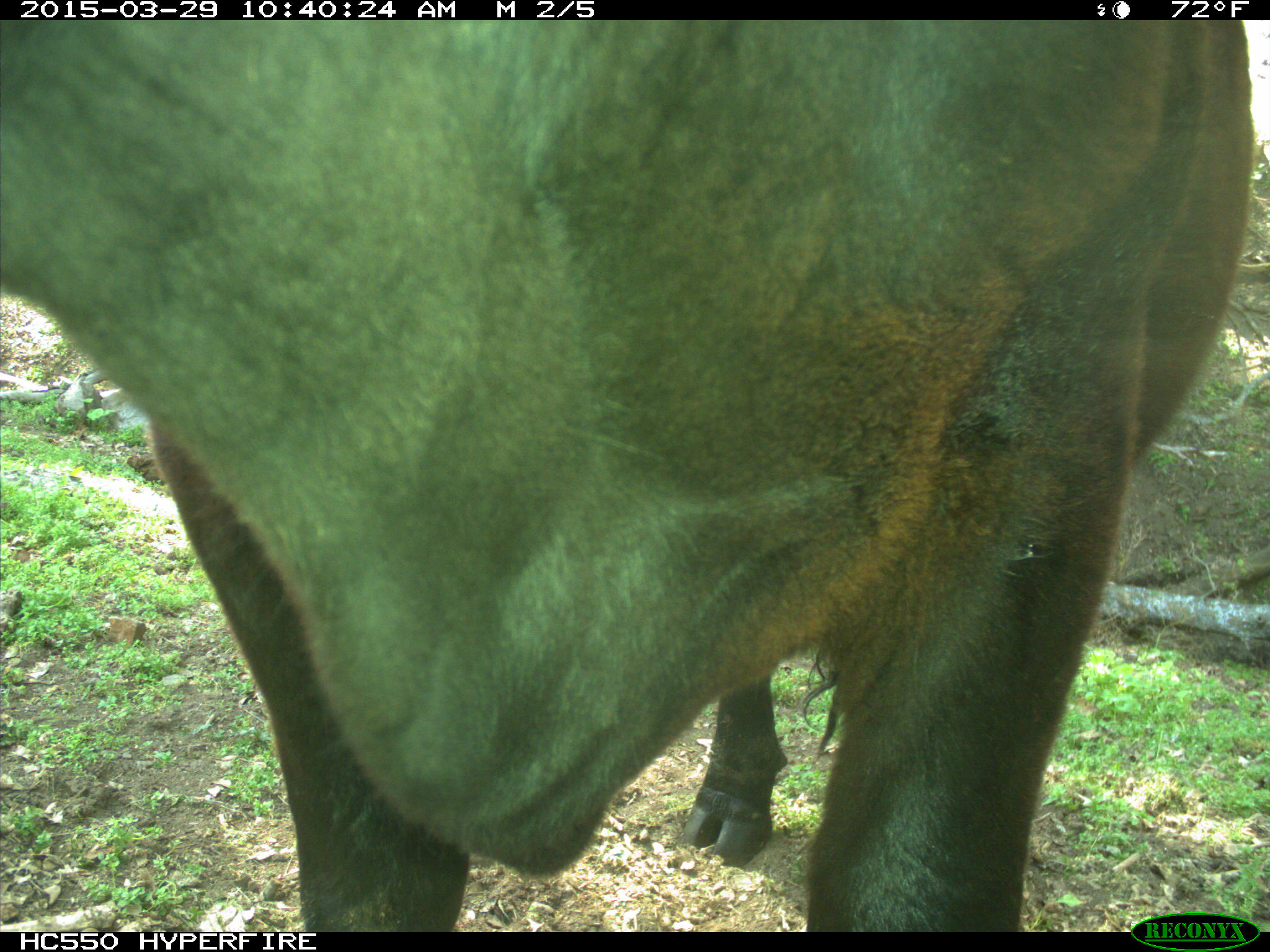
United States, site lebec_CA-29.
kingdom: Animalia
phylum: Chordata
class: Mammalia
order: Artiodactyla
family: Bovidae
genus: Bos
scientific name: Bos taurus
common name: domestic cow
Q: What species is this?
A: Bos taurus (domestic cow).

> [WHAT IS EXPECTED] Please copy out each line above exactly as written, but not the pictures.

> [SOLUTION]
United States, site lebec_CA-29.
kingdom: Animalia
phylum: Chordata
class: Mammalia
order: Artiodactyla
family: Bovidae
genus: Bos
scientific name: Bos taurus
common name: domestic cow
Q: What species is this?
A: Bos taurus (domestic cow).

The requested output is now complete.